A more light-hearted look at recycling in another time and place might be a good idea. Recycling is, of course, not new to our age today. I remember a time some 60 years ago when people had to be resourceful and find new applications for things that had outlived their original usefulness. This was part of our common survival strategy. This was long before I crossed to the enlightened shores of North America. This was when I still lived on the dark side, in post-war Germany.
The year was 1946 and refugees from the lost eastern German territories were flooding across the border between east and west. One of those refugees lived on the second floor of our house in one of our guest rooms. His name was Hans Spiess (pronounced shpees) and he came from some place in Czechoslovakia or as he called it, the Protectorate. He was a heavy smoker and he was suffering, because cigarettes were a luxury and he didn’t have any. This was also in the days before filters were the norm. His fingers were nicotine-stained and he held his cigarettes in a very peculiar way between his thumb and forefinger of his right hand, with the burning end up. To take a puff, this meant that he had to twist his hand awkwardly, palm up. It looked odd, foreign, to us. He spent his days crouched behind his second floor window, watching the proceedings in the street below, a pair of army-issue binoculars at his side, particularly when there were American soldiers about, who were known as great wastrels as well as benefactors. They would light a cigarette, take a couple of hits and toss it on the ground.
When that happened, Herr Spiess would rush downstairs and out into the street to where the treasure had been carelessly flicked. He didn’t like Americans and thought of them as slackers. He didn’t want to give them the satisfaction of knowing that he was after their half-smoked stubs. He also didn’t want to let those butts burn uselessly down to the end on the ground. Speed was of the essence. So, to camouflage his true intentions, he had worked a short darning needle into the heel of his boot with its pointed end protruding in back. He would quick-march over to where the errant smoke lay in the dirt, surreptitiously spike it with his boot-heel needle as he walked past, bring his heel up to where he could reach it with his hands without bending over too much, palm the butt, put out the embers and return to his lair. You had to give him credit; he was pretty good at this maneuver. However, his hands were always covered with plasters, where he’d stuck himself with his cigarette-butt-retrieval-needle. In the evening, he would sit down with his stash of half-smoked cigarette butts, meticulously strip them and roll them into thin new cigarettes. Sometimes, there was enough for quite a few of his recycled hand-rolled smokes. He figured five normal sized American butts equaled one new cigarette. He never shared with anyone and guarded his stash jealously.

## Dataset excerpt
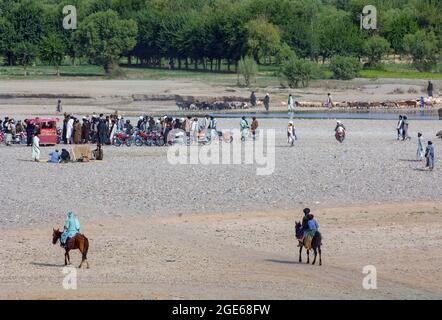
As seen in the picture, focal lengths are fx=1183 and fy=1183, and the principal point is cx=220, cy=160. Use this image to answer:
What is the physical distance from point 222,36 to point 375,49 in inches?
400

## To do
(1) Answer these questions about the passage on post-war recycling:
(a) In what year did the events take place?
(b) Where did Hans Spiess come from?
(c) How many normal-sized American butts did he figure equaled one new cigarette?
(2) Reproduce the part of the passage on post-war recycling starting at "A more light-hearted" and ending at "in post-war Germany.".

## Results in order
(1)
(a) 1946
(b) Some place in Czechoslovakia, which he called the Protectorate
(c) Five

(2)
A more light-hearted look at recycling in another time and place might be a good idea. Recycling is, of course, not new to our age today. I remember a time some 60 years ago when people had to be resourceful and find new applications for things that had outlived their original usefulness. This was part of our common survival strategy. This was long before I crossed to the enlightened shores of North America. This was when I still lived on the dark side, in post-war Germany.